Des préparatifs défensifs de grande ampleur

Selon des informations recueillies par une chaîne de télévision américaine, l’Iran aurait procédé au scellement d’une partie de ses stocks d’uranium enrichi et à la pose de mines autour de ses installations nucléaires. Ces mesures, présentées comme exceptionnelles, viseraient à prévenir toute tentative de saisie ou de destruction par une force extérieure, en particulier américaine.

Les autorités iraniennes n’ont pas officiellement confirmé ces opérations, mais plusieurs observateurs estiment qu’elles traduisent une crainte réelle d’une offensive menée par les États-Unis.

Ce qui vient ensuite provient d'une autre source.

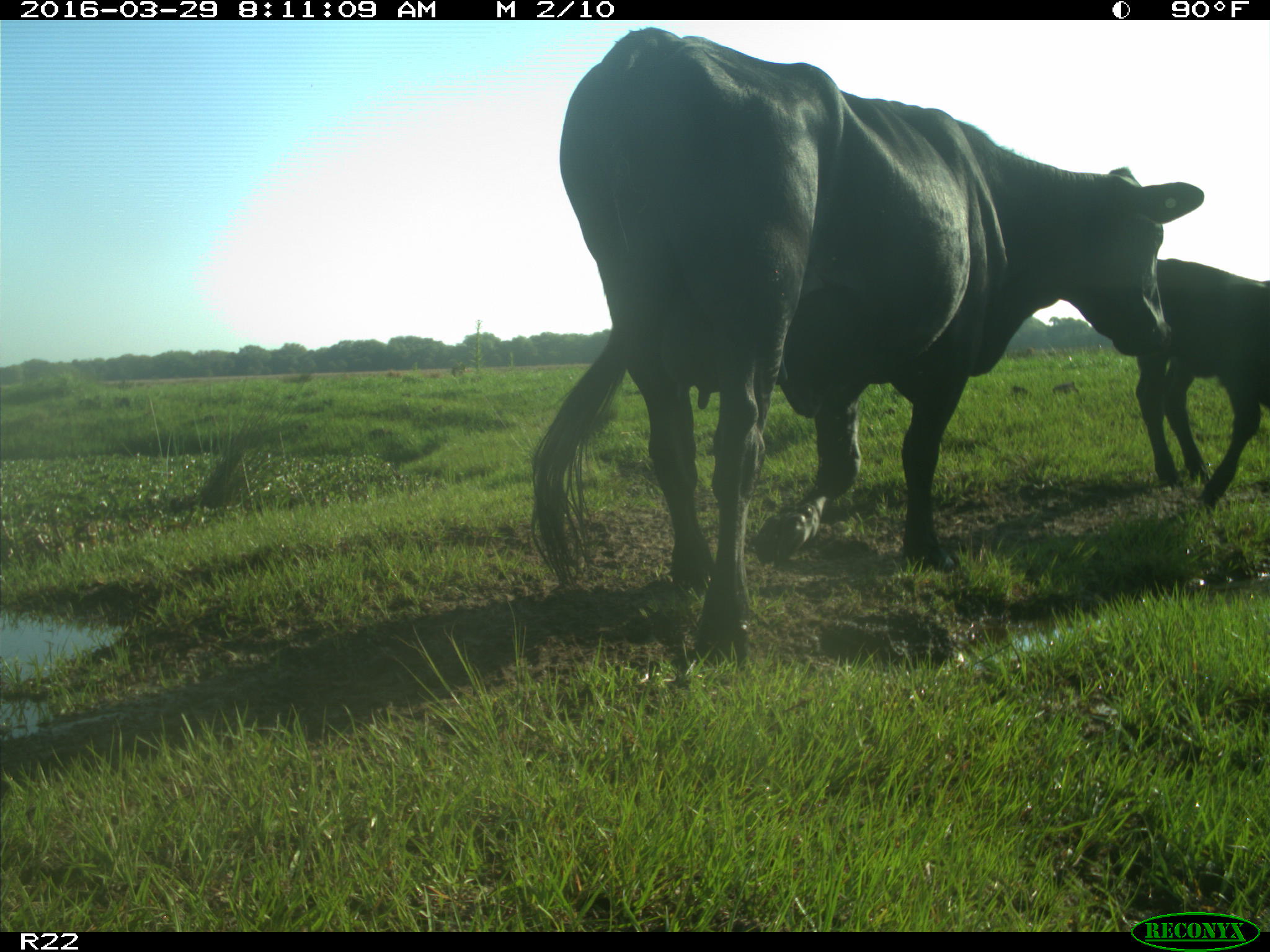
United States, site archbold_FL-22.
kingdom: Animalia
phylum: Chordata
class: Mammalia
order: Artiodactyla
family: Bovidae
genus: Bos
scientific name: Bos taurus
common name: domestic cow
Bos taurus (domestic cow).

La décision de rendre inaccessibles certaines matières fissiles et de miner les accès à des sites sensibles suggère une stratégie de « tout ou rien » : plutôt que de laisser l’ennemi s’emparer du matériel, Téhéran préférerait le neutraliser ou le détruire.

Un contexte de confrontation maximale

Ces révélations interviennent dans un climat de confrontation déjà très tendu. Le président Donald Trump a multiplié les annonces ces derniers jours, affirmant qu’un accord avec l’Iran était « imminent », tout en revendiquant le succès du blocus économique imposé à la République islamique. Selon lui, ce dernier empêcherait Téhéran de payer son armée et ses fournisseurs étrangers. Pourtant, aucun signal de compromis n’a été émis par les autorités iraniennes, qui dénoncent au contraire une « guerre économique » et une agression inacceptable.

En riposte au blocus, Téhéran a officialisé la fermeture du détroit d’Ormuz, une voie maritime stratégique par laquelle transite une part significative du pétrole mondial. Cette décision, prise il y a plusieurs jours, a déjà provoqué une flambée des cours du brut et des tensions diplomatiques avec les pays riverains.

Une escalade aux conséquences régionales

Les Émirats arabes unis auraient par ailleurs bloqué des transferts financiers massifs — entre 10 et 20 milliards de dollars — destinés à l’Iran. Cette mesure, si elle est confirmée, accentuerait encore l’isolement économique de Téhéran et réduirait ses marges de manœuvre pour financer ses programmes nucléaire et balistique.

Face à cette escalade, la communauté internationale observe avec inquiétude. Aucune médiation de grande envergure n’a pour l’instant été annoncée, et les positions respectives des deux camps semblent irréconciliables. Les informations sur le scellement de l’uranium et le minage des installations ajoutent une dimension nouvelle à la crise : celle d’un possible conflit armé aux conséquences imprévisibles.